All is well. We are halfway through this round of treatments. Friday Peyton will see the eye doctor and then go on to chemo. Long day but we'll make it!
We are so blessed to have some new friends in our lives (kinda even family.....) They have been watching Landon on Fridays so we don't have to take him to the hospital. He gets the "royal treatment" because they really spoil him! He loves it! We are able to be with Peyton and focus on him. What an amazing gift they have given us. Thanks you guys.........

January 21st - Chemotherapy Treatment #17

Yesterday was a long day for all of us. We had to be at the hospital at 6:00am for Peyton's MRI and then chemo followed that. Things with the MRI went great. We had the results before we left the hospital. There hasn't been any significant changes since the first MRI in March 2010. The oncologist did say that even though we haven't seen changes in the size of the tumor we can be happy that it isn't growing and causing further damage to his vision. She told us that the tumor might not shrink at all, even with 9 more months of treatment, but hopefully it will continue to remain stable and will not grow anymore. Even after treatment is over we'll have to continue with regular MRIs to make sure it doesn't change. This will be a lifelong thing for Peyton and we'll always have to monitor it. Nonetheless, we are happy with the results of the MRI and we see this as good news!
Peyton's favorite nurse, Amy, wasn't there on Friday so he was very sad about that, but we made it! That can be very devastating as he is very much a child that likes rountines and consistency, but he was a big boy and made it through with another (wonderful) nurse. We'll be happy to see Amy next week when she isn't taking a class!! :)
We are staying in Denver until Sunday this week and having dinner with family and friends tonight. Very fun!! We braved Chuck E. Cheese today so the boys could have a little bit of fun and release some energy. It was really fun watching them run around all excited!
Now I'm hoping this cold, that has hit me like a truck, won't continue to get worse and I can be ready for Monday morning, and a trip back up to Denver on Friday. I have to remain strong (that's what I tell myself....I can't get sick!!) :) There's no time for me to be sick.... :)
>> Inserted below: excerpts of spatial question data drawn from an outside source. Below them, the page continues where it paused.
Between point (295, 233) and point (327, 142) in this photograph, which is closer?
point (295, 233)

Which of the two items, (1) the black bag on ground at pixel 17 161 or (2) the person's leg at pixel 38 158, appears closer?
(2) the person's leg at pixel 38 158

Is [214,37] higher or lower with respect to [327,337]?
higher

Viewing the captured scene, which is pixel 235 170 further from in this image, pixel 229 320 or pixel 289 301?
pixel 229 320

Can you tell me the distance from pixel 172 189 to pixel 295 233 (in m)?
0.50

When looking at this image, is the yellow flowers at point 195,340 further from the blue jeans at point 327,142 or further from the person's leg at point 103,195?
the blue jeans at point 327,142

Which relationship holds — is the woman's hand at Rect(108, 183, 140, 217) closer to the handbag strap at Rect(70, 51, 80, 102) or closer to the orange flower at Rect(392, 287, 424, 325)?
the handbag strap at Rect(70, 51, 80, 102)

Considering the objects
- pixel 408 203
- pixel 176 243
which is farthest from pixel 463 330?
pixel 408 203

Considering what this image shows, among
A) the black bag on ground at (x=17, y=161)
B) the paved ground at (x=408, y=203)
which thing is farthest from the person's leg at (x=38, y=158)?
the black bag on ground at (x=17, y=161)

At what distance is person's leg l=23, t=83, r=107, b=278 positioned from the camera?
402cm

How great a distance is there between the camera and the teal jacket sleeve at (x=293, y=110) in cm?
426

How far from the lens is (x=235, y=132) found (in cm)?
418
December 30th - Treatment #16

This wraps up Peyton's treatments for 2 weeks! Yay! We are all very excited to spend a couple of weekends at home. All went well this week except the weather. We left Denver right after treatment and started for home. It took us 4 hours to get to Pueblo; that's twice as long as it usually takes. It was bumper to bumper traffic all the way and we never made it over about 20mph. There were lots of accidents slowing everyone down. We decided to stop in Pueblo and spend the night. Thankfully the boys slept the entire way so it wasn't that bad. However, they were pretty wound up by the time we stopped for the night, and we had a hard time settling them down for the night! :)
We head back to Denver on January 20th after work. Peyton has to be at the hospital at 6:00 am on January 21st for his next MRI. Hopefully we'll see the chemo is starting to work!!